Featured teacher: Emily Strogin

Emily Strogin: Clay as Focus, Teaching as Community

For Emily Strogin, ceramics offers something increasingly rare: focus. Working with clay quiets the mind by anchoring attention in the tangible — pressure, movement, balance, and form. In a world where much feels beyond control, clay responds directly to the hands, becoming both material and companion through difficult moments.

That same sense of grounding shapes Emily’s approach to teaching. She began teaching pottery with the intention of creating more than a skills-based class. Her goal was to build a space where people could slow down, focus on themselves, and feel safe enough to create — whether they were complete beginners or returning students.

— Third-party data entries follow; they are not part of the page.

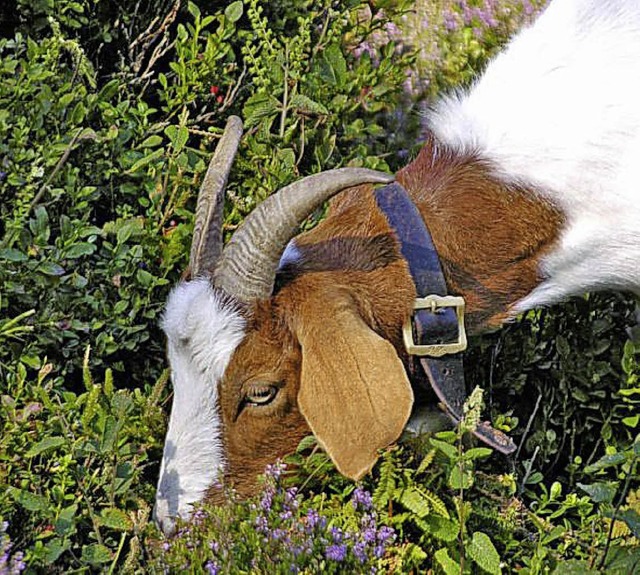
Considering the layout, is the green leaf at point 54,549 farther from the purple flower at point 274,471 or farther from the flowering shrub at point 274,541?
the purple flower at point 274,471

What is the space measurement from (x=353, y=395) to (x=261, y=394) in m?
0.30

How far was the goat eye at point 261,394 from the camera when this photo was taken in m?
3.15

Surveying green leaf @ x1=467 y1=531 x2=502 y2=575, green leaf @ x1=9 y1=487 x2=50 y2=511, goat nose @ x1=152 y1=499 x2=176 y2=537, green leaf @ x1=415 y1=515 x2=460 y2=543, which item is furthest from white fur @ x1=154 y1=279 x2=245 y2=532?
green leaf @ x1=467 y1=531 x2=502 y2=575

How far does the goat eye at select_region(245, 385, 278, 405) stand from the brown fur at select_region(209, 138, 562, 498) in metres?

Emily is drawn to the social nature of the pottery studio. She believes collaboration plays a crucial role in learning, particularly for those encountering clay for the first time. Pottery can feel overwhelming at the outset, but shared problem-solving, encouragement, and observation help students grow more confidently, both as makers and as people.

Teaching, for Emily, is a reciprocal practice. She values learning from her students’ diverse styles and perspectives, noting that growth doesn’t always come from mastering new techniques, but from discovering new ways of seeing. Over time, long-standing relationships have developed with students who return year after year, creating an open environment where experimentation and risk feel supported.

In Emily’s studio, ceramics becomes a meeting point — between control and surrender, individuality and community. Her classes offer more than instruction; they offer a place to connect with clay, with others, and with oneself.